[Source records]

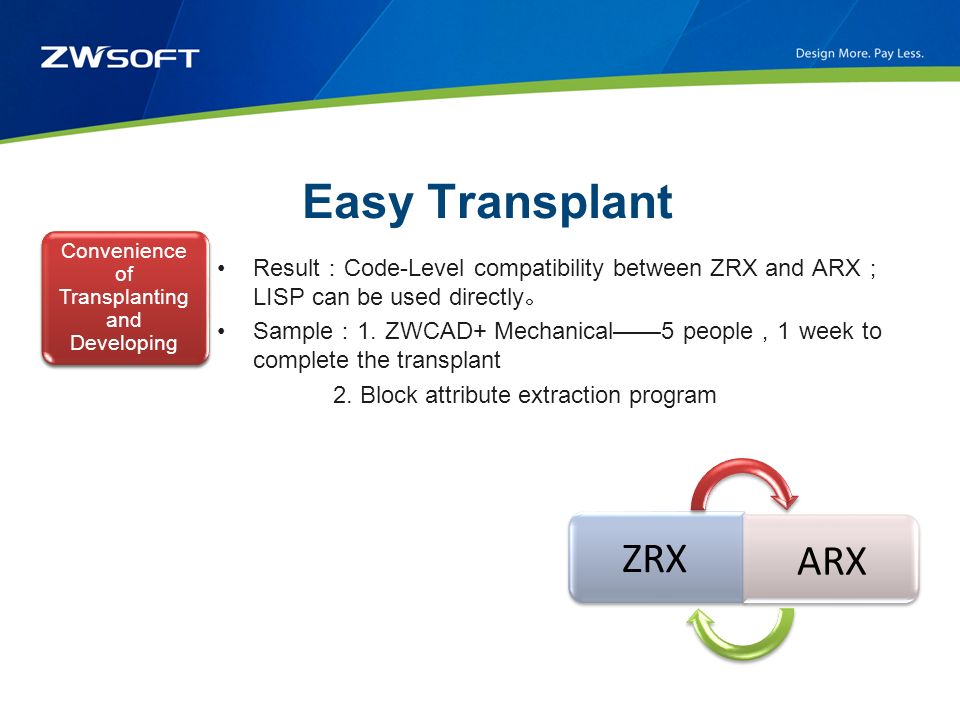 ZWSOFT

Design More. Pay Less.

Easy Transplant

Convenience of Transplanting and Developing

• Result：Code-Level compatibility between ZRX and ARX；LISP can be used directly。

• Sample：1. ZWCAD+ Mechanical——5 people，1 week to complete the transplant

2. Block attribute extraction program

ZRX

ARX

*What you need to do*
Copy all the entries word for word. Omit any pictures.

*Solution*
 ZWSOFT

Design More. Pay Less.

Easy Transplant

Convenience of Transplanting and Developing

• Result：Code-Level compatibility between ZRX and ARX；LISP can be used directly。

• Sample：1. ZWCAD+ Mechanical——5 people，1 week to complete the transplant

2. Block attribute extraction program

ZRX

ARX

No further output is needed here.